← Back to team overview

yahoo-eng-team team mailing list archive

[Bug 2089250] [NEW] neutron-vpnaas: Automatic VPN Agent failover not working with OVN driver

 

Public bug reported:

This issue has been observed in RDO 2024.1/OVN 23.03/AlmaLinux 9.

This has also been reproduced in Devstack.

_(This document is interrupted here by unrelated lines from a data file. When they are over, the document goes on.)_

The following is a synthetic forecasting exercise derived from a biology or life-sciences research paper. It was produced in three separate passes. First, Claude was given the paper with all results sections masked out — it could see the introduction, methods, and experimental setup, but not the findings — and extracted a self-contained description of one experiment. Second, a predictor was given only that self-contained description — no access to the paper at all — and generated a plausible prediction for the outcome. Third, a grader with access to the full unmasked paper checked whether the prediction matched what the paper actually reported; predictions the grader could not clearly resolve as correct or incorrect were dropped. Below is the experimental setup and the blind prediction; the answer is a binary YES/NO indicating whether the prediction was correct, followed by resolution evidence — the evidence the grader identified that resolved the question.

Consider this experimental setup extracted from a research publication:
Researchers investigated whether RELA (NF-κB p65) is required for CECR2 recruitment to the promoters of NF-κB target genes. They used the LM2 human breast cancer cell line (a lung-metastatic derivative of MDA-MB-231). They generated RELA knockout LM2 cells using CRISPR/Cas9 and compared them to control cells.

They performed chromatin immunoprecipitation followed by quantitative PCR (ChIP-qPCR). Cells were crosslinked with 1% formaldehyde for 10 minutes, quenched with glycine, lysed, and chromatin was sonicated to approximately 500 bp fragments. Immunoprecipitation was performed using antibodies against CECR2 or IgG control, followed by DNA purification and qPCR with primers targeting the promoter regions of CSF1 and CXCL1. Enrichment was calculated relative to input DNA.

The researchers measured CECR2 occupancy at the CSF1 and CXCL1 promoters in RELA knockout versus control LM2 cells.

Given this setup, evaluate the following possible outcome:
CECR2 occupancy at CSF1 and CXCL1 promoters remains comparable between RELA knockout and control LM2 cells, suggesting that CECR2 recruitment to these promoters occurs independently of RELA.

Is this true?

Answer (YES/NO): NO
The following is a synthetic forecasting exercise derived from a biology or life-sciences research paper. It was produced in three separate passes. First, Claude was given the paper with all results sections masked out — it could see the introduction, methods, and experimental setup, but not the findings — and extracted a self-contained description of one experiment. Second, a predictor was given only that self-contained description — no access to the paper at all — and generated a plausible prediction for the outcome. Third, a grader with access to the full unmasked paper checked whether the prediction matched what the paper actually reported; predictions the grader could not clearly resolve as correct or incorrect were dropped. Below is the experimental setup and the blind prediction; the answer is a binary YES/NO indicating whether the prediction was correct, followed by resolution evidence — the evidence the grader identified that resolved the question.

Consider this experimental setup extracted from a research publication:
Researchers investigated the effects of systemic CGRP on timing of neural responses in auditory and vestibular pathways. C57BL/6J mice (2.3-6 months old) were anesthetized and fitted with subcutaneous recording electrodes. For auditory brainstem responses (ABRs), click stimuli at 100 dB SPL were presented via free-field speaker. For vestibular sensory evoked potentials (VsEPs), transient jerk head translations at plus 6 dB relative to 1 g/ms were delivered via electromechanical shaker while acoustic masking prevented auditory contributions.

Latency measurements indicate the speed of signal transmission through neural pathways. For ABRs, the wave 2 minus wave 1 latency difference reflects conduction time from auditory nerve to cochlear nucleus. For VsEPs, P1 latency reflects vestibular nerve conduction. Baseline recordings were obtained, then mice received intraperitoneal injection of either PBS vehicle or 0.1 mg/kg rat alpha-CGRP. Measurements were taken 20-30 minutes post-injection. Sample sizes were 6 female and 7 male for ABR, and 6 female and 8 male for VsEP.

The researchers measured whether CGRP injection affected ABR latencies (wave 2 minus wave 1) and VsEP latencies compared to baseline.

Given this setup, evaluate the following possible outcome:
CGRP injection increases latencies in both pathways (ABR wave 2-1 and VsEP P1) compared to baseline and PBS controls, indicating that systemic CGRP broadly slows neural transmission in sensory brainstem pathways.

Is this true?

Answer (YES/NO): NO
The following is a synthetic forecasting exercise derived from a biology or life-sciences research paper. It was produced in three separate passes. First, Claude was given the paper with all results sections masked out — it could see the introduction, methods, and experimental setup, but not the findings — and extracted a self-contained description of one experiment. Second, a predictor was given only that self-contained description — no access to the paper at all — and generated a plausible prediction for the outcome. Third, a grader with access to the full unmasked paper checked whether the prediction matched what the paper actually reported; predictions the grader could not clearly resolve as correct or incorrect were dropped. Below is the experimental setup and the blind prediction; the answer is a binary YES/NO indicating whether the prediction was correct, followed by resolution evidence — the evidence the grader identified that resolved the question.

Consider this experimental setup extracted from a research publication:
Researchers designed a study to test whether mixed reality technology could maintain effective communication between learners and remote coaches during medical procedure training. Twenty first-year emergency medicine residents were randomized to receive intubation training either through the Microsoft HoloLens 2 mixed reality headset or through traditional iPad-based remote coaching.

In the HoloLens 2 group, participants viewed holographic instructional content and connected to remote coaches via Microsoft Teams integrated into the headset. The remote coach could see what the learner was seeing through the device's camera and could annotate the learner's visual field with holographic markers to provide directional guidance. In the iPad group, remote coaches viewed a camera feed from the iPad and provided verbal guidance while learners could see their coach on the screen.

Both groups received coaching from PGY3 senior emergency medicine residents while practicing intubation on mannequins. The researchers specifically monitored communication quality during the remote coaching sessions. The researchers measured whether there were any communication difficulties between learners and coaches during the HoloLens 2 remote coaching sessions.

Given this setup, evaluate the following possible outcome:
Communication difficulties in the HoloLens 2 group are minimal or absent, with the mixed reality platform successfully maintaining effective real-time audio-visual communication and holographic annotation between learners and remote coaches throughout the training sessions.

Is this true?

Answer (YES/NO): NO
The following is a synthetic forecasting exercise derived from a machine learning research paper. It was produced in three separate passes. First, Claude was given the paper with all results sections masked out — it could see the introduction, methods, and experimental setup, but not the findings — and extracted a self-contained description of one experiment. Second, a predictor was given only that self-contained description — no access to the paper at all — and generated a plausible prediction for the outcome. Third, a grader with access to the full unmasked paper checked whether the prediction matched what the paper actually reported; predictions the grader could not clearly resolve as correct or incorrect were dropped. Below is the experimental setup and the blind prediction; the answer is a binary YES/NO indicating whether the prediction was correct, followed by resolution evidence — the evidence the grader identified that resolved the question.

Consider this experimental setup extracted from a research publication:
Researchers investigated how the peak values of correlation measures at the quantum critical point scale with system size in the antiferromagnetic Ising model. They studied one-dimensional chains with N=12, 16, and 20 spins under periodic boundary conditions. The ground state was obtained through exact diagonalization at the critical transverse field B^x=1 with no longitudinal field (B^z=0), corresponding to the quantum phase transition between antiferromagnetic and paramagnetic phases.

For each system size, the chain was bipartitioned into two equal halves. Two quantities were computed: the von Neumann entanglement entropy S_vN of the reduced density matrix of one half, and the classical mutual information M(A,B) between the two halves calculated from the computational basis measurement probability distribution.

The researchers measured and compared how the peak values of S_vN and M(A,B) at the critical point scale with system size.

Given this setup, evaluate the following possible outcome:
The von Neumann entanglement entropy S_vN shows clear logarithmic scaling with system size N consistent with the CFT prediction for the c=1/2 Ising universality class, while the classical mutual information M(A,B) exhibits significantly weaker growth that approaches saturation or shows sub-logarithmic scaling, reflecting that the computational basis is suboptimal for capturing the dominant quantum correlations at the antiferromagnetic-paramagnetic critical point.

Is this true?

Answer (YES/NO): NO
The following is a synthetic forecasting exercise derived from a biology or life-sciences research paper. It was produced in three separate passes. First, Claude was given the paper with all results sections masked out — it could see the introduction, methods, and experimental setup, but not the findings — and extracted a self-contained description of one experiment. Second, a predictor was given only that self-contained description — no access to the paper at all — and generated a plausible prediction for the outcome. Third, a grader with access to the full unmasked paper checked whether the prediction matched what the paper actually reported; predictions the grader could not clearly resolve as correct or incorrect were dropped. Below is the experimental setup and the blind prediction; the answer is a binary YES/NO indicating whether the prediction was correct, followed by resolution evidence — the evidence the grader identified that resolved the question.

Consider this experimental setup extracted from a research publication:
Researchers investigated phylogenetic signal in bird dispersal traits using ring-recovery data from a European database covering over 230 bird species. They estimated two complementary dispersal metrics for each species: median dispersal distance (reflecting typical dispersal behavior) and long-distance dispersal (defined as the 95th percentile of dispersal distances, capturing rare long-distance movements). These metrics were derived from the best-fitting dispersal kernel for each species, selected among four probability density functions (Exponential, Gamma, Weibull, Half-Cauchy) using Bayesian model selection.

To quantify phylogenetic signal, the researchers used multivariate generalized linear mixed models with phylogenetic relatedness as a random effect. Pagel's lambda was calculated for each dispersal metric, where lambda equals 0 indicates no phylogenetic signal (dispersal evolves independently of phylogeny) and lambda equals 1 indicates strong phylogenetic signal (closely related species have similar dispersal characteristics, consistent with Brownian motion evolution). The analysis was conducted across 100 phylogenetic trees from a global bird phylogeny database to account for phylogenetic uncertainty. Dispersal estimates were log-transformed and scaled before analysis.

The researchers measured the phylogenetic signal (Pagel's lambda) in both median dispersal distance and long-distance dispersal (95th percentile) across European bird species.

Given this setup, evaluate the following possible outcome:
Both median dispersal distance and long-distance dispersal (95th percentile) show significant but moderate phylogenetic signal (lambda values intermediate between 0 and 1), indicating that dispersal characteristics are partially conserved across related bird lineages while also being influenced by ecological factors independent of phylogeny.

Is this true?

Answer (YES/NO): NO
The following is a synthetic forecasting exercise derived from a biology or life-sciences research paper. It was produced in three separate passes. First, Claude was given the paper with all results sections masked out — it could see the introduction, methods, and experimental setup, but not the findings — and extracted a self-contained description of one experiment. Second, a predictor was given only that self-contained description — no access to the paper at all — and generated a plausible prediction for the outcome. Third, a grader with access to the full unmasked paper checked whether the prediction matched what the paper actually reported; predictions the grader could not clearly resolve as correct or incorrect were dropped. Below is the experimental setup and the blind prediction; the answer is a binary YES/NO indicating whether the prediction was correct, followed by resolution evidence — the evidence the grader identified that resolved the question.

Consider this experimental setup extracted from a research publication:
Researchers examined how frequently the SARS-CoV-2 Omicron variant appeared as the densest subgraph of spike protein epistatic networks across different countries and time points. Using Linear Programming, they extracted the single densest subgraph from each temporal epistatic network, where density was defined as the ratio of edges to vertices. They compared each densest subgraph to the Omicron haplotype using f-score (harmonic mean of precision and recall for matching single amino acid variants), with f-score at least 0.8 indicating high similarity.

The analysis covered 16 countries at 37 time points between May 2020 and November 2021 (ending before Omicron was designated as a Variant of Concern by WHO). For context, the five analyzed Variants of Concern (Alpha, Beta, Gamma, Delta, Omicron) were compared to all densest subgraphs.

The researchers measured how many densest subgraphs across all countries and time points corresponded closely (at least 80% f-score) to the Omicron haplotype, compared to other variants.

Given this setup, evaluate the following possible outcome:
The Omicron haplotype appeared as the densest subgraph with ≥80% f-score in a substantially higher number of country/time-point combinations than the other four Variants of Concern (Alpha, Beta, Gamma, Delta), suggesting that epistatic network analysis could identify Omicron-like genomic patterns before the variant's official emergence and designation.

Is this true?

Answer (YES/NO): YES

1. Ensure that allow_automatic_vpnagent_failover is set to True
2. Have two VPN agents
3. Set up a VPN connection successfully
4. Disable the agent running the VPN connection

Expected results: The VPN connection is successfully rescheduled to a a
different agent

Actual results: Nothing happens


I have been troubleshooting this for a fair bit, and I have found the following:

In neutron-vpnaas/neutron_vpnaas/db/vpn/vpn_agentschedulers_db.py, the
function get_down_router_bindings tries to get_vpn_agents that are down.
If I add a line in the beginning of the function that tries to get ALL
agents like this:

```python
LOG.info("troubleshooting: " + str(self.core_plugin.get_agents(context)))
```

... and then restart neutron-server and wait for it to run the function,
it prints 'troubleshooting: []', indicating that it finds no agents at
all.

If you do this on a system that has most agents in OVN, but some in the
neutron database (case in point: BGP Dragents), you will see the BGP
agents listed.  This makes me believe that the core problem is that
vpnaas never checks for agents in the OVN singleton.

** Affects: neutron
     Importance: Undecided
         Status: New

-- 
You received this bug notification because you are a member of Yahoo!
Engineering Team, which is subscribed to neutron.
https://bugs.launchpad.net/bugs/2089250

Title:
  neutron-vpnaas: Automatic VPN Agent failover not working with OVN
  driver

Status in neutron:
  New

Bug description:
  This issue has been observed in RDO 2024.1/OVN 23.03/AlmaLinux 9.

  This has also been reproduced in Devstack.

  1. Ensure that allow_automatic_vpnagent_failover is set to True
  2. Have two VPN agents
  3. Set up a VPN connection successfully
  4. Disable the agent running the VPN connection

  Expected results: The VPN connection is successfully rescheduled to a
  a different agent

  Actual results: Nothing happens

  
  I have been troubleshooting this for a fair bit, and I have found the following:

  In neutron-vpnaas/neutron_vpnaas/db/vpn/vpn_agentschedulers_db.py, the
  function get_down_router_bindings tries to get_vpn_agents that are
  down.  If I add a line in the beginning of the function that tries to
  get ALL agents like this:

  ```python
  LOG.info("troubleshooting: " + str(self.core_plugin.get_agents(context)))
  ```

  ... and then restart neutron-server and wait for it to run the
  function, it prints 'troubleshooting: []', indicating that it finds no
  agents at all.

  If you do this on a system that has most agents in OVN, but some in
  the neutron database (case in point: BGP Dragents), you will see the
  BGP agents listed.  This makes me believe that the core problem is
  that vpnaas never checks for agents in the OVN singleton.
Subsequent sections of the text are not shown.